Crime novelist Ellroy (American Tabloid) was 10 in 1958 when his mother, a divorced nurse and closet alcoholic, was found strangled to death in a deserted schoolyard in California's San Gabriel Valley. The case was still unsolved in 1994, when Ellroy hired retired L.A. homicide detective Bill Stoner to investigate. In this emotionally raw, hypnotic memoir, Ellroy ventures into the murky, Oedipal depths of his lifelong obsession with sex crimes and police work, setting his mother's murder against a grisly backdrop of similar L.A. homicides, from the 1947 Black Dahlia case (the subject of Ellroy's 1987 novel The Black Dahlia) to the indictment of O.J. Simpson.
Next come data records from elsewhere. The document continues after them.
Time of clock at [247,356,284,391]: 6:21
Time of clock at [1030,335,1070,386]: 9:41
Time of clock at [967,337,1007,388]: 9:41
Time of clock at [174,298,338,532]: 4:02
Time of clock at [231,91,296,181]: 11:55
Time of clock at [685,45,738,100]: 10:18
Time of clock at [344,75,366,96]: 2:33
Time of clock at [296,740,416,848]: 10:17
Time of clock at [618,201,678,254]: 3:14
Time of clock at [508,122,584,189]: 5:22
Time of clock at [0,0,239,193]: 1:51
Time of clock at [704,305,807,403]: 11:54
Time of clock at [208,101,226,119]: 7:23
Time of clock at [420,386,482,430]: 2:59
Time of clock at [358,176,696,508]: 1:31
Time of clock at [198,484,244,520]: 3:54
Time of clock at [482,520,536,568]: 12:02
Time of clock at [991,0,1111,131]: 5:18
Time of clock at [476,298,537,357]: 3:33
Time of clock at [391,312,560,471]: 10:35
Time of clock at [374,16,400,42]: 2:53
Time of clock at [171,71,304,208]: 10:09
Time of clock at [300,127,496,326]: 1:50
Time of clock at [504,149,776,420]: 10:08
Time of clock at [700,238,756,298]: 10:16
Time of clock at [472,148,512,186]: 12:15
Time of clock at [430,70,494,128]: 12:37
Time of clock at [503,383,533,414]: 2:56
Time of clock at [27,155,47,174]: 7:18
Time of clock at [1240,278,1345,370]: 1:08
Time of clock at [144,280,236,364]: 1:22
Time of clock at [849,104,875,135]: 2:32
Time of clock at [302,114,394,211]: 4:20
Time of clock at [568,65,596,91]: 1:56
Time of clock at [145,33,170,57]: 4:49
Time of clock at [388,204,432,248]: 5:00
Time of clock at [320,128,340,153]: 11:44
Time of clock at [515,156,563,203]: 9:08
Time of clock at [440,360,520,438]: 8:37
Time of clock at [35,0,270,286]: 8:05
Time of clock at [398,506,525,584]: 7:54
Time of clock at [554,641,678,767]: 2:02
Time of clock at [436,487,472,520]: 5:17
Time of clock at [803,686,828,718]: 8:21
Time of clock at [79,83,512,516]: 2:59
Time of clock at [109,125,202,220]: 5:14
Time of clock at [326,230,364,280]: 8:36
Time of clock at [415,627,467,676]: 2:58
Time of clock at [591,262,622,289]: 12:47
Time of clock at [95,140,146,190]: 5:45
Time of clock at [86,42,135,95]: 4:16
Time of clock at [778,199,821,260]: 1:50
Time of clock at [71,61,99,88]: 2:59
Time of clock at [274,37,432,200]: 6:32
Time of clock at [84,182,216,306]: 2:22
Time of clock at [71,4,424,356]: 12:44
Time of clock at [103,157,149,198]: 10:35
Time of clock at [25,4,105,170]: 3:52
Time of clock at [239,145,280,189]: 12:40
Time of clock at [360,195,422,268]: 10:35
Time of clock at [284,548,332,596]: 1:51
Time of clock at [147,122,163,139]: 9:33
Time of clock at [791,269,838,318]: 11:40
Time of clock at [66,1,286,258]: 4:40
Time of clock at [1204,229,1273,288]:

Ellroy recounts his troubled coming-of-age: in the wake of his mother's death, he immersed himself in the Nazi literature, petty theft, voyeurism, pornography and crime fiction that pollinated his flowering "tabloid sensibility." Eventually bottoming out on booze and drugs, he sobered up in AA and moved to the East Coast to write fiction. Returning to L.A., Ellroy culls LAPD archives to reconstruct the 1958 investigation of his mother's murder. While he fails to figure out who killed her, he unravels her secretive life, exploring the dalliances and weekend binges she hid from her son and ex-husband. If Baudelaire had produced an episode of Dragnet, it might have resembled the feverish, staccato way Ellroy confronts his mother's ghost, re-staging her murder with creepy meticulousness and addressing her repeatedly in the second person. Ellroy's degraded tough-guy shtick at times sounds disingenuously novelistic, and it occasionally gets mired in lists of sex crimes amassed from police archives. That the book lacks the closure or catharsis it sets out to achieve, however, is just one of the hard-won lessons of this deeply disquieting glimpse into Ellroy's heart of darkness and his ongoing battle with the past. Photos not seen by PW. 75,000 first printing; BOMC and QPB selections.